I feel like this Assert() should really be outside of this, like so:

Assert(list_length(newcons) <= 1);

With appropriate comment that we should only ever have a list of 0 or 1
being returned from this call to AddRelationNewConstraints.

Further, it might be better as just an if() instead of a foreach, since
we aren't actually going to be ever looping here.

I further wonder if this whole thing could be simplified by moving the
CommandCounterIncrement(), if (newcons == NIL) and is_no_inherit checks
up to right under the call to AddRelationNewConstraints and then we
don't need a conditional or a foreach.

> @@ -6573,7 +6652,7 @@ ATExecAlterConstraint(Relation rel, AlterTableCmd *cmd,
> * no need to lock children in that case, yet we wouldn't be able to avoid
> * doing so at that level.
> */
> -static void
> +static Oid
> ATExecValidateConstraint(Relation rel, char *constrName, bool recurse,
> bool recursing, LOCKMODE lockmode)
> {
> @@ -6583,6 +6662,7 @@ ATExecValidateConstraint(Relation rel, char *constrName, bool recurse,
> HeapTuple tuple;
> Form_pg_constraint con = NULL;
> bool found = false;
> + Oid constrOid = InvalidOid;
>
> conrel = heap_open(ConstraintRelationId, RowExclusiveLock);
>
> @@ -6624,9 +6704,10 @@ ATExecValidateConstraint(Relation rel, char *constrName, bool recurse,
> HeapTuple copyTuple;
> Form_pg_constraint copy_con;
>
> + constrOid = HeapTupleGetOid(tuple);
> +
> if (con->contype == CONSTRAINT_FOREIGN)
> {
> - Oid conid = HeapTupleGetOid(tuple);
> Relation refrel;
>
> /*
> @@ -6641,7 +6722,7 @@ ATExecValidateConstraint(Relation rel, char *constrName, bool recurse,
>
> validateForeignKeyConstraint(constrName, rel, refrel,
> con->conindid,
> - conid);
> + constrOid);
> heap_close(refrel, NoLock);
>
> /*
> @@ -6722,6 +6803,8 @@ ATExecValidateConstraint(Relation rel, char *constrName, bool recurse,
> systable_endscan(scan);
>
> heap_close(conrel, RowExclusiveLock);
> +
> + return constrOid;
> }

This whole thing would be nicer if we inverted the second half to check
if (con->convalidated) { ... cleanup and return ... } ... continue, imv.

Regardless, a comment about how this will return InvalidOid if nothing
is done (because the constraint has already been validated) would be
good.

I thought the rest looked fine.

> Subject: [PATCH 03/29] deparse: infrastructure needed for command deparsing

> diff --git a/src/backend/commands/event_trigger.c b/src/backend/commands/event_trigger.c

> +void
> +EventTriggerStashCommand(ObjectAddress address, ObjectAddress *secondaryObject,
> + Node *parsetree)

----

_Exercise task 1_. Please duplicate the rows from the very first line through the line containing "top-left (423, 140), bottom-right (450, 149)", including both of those lines.
The rows that come next have no connection to the code review.

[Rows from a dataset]
----

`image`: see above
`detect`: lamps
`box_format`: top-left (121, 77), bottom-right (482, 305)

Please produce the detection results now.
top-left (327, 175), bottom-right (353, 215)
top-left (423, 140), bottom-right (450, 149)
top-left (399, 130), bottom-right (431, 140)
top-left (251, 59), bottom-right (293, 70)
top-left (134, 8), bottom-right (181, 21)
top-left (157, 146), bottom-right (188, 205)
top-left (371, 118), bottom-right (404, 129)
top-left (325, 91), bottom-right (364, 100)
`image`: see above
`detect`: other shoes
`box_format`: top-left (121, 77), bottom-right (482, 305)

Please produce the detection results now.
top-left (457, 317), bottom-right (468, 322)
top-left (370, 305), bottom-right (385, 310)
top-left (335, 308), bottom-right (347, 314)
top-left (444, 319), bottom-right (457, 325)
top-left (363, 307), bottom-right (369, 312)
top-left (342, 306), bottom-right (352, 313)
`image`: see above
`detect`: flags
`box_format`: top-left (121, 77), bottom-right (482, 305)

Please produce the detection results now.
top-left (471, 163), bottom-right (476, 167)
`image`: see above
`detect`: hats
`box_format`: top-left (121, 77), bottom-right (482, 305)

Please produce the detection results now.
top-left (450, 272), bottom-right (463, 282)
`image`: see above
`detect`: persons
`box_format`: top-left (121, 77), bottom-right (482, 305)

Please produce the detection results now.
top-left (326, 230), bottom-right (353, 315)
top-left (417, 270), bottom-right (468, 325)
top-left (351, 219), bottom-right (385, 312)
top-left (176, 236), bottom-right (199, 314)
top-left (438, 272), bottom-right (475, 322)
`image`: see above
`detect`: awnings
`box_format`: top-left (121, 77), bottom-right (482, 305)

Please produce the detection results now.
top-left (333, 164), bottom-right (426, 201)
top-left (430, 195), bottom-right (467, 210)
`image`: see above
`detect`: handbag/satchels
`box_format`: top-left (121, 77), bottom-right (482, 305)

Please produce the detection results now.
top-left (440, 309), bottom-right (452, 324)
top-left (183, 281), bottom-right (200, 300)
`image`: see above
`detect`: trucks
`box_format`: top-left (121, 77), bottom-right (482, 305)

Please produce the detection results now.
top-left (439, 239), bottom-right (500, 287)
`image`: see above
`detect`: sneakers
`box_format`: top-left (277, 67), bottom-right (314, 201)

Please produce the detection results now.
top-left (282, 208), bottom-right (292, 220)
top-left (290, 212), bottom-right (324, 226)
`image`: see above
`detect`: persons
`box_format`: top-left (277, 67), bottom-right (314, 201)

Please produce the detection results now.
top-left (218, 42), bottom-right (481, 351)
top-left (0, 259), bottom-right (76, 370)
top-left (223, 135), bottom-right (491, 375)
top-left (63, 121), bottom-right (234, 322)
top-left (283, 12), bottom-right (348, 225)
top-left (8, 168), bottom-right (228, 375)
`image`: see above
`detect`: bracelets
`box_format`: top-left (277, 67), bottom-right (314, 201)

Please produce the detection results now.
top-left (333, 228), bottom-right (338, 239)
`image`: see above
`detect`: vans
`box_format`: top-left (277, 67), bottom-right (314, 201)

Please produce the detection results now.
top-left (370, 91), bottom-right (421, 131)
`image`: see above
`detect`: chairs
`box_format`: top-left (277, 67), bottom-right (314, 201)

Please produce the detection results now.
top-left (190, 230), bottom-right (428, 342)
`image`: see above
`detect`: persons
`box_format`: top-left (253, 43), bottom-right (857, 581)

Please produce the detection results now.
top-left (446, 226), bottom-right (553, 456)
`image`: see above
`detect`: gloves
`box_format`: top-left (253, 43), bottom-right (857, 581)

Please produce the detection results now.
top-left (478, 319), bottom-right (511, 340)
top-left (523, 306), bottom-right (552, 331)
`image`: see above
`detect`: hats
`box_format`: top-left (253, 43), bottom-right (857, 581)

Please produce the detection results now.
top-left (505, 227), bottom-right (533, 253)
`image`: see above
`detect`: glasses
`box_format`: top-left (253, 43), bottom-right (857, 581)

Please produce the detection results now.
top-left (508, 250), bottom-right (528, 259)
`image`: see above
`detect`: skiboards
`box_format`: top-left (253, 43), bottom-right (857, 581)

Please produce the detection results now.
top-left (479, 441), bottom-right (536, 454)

----

_Exercise task 2_. Set down the code review word for word from "Assert(list_length(newcons) <= 1);" to "or a foreach.".

_Exercise output 1_.
`image`: see above
`detect`: lamps
`box_format`: top-left (121, 77), bottom-right (482, 305)

Please produce the detection results now.
top-left (327, 175), bottom-right (353, 215)
top-left (423, 140), bottom-right (450, 149)

_Exercise output 2_.
Assert(list_length(newcons) <= 1);

With appropriate comment that we should only ever have a list of 0 or 1
being returned from this call to AddRelationNewConstraints.

Further, it might be better as just an if() instead of a foreach, since
we aren't actually going to be ever looping here.

I further wonder if this whole thing could be simplified by moving the
CommandCounterIncrement(), if (newcons == NIL) and is_no_inherit checks
up to right under the call to AddRelationNewConstraints and then we
don't need a conditional or a foreach.